The problem is that best interests of the IETF  is a completely
amorophous standard (In my view, chocolate helps people think
better so we need chocolate chip cookies in order to produce
better standards), so I don't seee how this rules out any appeals
at all. 

 We also seem to have some disagreement on:

 (1) A review request cannot overturn a signed contract or hiring decision.

 And

 (6) The IAB, IESG and ISOC BoT (in hearing an appeal) cannot overturn
 a decision of the IAOC, only advise the IAOC that they believe that an
 incorrect decision was made.

 I feel quite strongly about principle (1), as I don't know how the
 IAOC could negotiate and administer contracts if they might, at any
 time, be overturned by someone else.  And, I don't even know what it
 would mean to overturn a signed contract, since it would then be
 outside the control of IASA to change it.
Yes, I think this is absolutely correct.

....

Pick up the email discussion about appeals against IAOC decisions after its last line and keep writing it.

....

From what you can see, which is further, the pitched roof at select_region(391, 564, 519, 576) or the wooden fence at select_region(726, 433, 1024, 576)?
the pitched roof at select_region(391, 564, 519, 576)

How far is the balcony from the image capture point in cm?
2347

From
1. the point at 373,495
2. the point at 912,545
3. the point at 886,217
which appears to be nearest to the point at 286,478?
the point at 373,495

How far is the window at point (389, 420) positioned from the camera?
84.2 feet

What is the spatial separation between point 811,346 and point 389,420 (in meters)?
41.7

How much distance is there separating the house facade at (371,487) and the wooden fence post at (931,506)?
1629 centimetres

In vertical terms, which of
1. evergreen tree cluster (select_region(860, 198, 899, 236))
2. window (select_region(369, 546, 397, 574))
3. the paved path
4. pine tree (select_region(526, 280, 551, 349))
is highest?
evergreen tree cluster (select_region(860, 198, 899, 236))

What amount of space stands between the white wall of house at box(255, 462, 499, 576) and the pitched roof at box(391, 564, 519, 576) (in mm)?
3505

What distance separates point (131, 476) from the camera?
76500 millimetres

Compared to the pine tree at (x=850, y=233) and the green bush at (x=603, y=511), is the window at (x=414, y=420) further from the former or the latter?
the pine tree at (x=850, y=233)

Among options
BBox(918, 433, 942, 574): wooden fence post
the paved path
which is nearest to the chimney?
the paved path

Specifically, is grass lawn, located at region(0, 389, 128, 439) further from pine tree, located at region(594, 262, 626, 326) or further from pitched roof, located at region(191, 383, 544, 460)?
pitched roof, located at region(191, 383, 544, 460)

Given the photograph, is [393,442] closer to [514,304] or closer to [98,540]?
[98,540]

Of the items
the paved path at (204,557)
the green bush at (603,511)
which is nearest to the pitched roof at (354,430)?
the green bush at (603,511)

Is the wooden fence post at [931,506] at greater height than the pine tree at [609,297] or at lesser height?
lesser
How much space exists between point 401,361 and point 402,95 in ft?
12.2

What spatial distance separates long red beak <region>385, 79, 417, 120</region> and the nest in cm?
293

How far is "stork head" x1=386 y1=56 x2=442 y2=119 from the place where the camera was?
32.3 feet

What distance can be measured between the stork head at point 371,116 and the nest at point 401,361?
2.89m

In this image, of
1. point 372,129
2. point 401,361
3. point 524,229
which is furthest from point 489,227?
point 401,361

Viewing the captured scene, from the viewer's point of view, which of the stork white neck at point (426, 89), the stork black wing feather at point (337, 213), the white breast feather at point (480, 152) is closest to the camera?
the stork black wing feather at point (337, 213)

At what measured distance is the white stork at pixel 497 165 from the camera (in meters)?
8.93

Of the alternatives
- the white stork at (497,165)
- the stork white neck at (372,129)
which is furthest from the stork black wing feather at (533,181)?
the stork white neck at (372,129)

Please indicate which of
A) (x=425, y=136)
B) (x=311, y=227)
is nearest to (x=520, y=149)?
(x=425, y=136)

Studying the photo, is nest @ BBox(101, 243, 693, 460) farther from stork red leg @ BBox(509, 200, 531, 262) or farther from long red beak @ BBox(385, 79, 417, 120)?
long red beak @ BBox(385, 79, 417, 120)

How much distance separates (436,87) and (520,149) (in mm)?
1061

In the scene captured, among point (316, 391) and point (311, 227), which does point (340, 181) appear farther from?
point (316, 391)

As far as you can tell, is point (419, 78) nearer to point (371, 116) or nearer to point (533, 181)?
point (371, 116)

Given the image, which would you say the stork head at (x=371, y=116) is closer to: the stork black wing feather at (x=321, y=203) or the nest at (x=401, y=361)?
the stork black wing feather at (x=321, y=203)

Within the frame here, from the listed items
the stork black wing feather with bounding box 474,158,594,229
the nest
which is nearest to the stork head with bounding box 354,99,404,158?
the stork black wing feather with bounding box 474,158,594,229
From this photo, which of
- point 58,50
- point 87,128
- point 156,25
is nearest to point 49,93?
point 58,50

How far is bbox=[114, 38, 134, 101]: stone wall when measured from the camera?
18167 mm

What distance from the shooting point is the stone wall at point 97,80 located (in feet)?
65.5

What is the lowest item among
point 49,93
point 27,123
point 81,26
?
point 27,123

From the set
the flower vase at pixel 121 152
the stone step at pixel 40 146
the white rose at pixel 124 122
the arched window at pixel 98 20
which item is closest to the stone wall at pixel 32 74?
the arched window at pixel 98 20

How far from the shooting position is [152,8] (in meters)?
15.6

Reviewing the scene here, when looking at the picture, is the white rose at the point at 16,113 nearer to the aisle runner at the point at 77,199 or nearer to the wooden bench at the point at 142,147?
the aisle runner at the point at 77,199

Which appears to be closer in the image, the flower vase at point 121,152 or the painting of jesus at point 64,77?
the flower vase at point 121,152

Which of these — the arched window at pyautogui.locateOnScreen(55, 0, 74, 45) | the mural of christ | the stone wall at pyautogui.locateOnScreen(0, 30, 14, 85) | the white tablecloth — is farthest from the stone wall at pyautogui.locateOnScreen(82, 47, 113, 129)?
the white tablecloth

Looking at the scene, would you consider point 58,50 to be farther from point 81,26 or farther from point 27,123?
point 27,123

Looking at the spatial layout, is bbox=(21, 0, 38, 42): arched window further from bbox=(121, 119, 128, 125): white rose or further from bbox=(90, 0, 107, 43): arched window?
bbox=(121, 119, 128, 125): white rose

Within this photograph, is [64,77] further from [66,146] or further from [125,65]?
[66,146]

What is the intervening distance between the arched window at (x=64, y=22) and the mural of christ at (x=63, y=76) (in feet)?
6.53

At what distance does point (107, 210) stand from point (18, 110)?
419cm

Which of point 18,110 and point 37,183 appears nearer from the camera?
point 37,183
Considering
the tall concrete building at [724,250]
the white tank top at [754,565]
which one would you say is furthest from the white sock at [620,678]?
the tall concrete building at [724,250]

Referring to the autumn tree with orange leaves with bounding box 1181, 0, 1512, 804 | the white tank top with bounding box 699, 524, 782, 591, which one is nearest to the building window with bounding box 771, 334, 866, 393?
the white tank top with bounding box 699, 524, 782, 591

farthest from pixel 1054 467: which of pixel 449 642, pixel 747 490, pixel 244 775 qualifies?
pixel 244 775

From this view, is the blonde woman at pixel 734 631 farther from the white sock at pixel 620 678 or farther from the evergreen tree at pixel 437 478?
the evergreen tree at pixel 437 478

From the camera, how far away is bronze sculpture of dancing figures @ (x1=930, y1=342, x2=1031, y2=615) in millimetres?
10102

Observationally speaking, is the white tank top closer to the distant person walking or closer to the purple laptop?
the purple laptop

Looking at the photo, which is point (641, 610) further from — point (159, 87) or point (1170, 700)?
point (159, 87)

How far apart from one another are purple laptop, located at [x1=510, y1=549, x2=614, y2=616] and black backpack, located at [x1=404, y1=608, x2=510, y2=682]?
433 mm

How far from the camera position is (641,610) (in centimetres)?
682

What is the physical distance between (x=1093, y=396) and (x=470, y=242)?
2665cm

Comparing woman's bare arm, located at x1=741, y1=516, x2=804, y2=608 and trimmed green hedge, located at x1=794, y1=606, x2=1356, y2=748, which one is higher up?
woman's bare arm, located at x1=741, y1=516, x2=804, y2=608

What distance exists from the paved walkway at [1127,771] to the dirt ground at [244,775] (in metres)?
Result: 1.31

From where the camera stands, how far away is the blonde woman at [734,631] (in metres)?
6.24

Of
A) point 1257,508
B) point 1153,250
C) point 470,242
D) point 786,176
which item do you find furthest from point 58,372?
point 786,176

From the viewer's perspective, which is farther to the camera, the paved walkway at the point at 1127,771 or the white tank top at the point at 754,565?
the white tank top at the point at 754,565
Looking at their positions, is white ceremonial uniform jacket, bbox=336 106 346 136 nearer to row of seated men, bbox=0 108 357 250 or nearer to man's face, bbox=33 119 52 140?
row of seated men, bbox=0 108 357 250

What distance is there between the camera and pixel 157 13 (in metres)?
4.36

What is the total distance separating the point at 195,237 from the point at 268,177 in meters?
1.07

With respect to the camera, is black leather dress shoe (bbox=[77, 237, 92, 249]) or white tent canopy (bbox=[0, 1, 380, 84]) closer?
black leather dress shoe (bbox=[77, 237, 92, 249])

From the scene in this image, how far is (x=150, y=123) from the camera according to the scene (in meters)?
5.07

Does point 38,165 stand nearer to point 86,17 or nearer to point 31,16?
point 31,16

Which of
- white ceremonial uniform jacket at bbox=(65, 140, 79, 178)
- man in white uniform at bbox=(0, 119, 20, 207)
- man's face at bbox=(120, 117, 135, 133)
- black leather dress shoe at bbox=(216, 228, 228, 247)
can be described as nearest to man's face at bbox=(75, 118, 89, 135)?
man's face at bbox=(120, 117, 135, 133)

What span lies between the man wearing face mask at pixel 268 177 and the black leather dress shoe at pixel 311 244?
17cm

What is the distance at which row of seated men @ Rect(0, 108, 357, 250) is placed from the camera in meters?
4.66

....

**Result for this exercise**
 I am actually not strongly in favor of principle (6) myself.  I think
 that the IAB, IESG and ISOC BoT could be trusted to decide whether
 overturning a particular (non-binding) decision is appropriate in a
 particular situation.  But, others seemed to feel strongly that
 allowing anyone else to overturn any decision of the IAOC would be
 very bad.  I can't say that I fully understand why.

 Please note that principle (6) does allow the IAOC to overturn an IAD
 or IAOC decision based on a review request/appeal.  It also allows the
 IAOC to overturn a decision based on advice from the IAB, IESG or ISOC
 BoT that it would be best to do so.  So,  I am comfortable with this
 one either way.

 Do you have a strong opinion on this one way or the other?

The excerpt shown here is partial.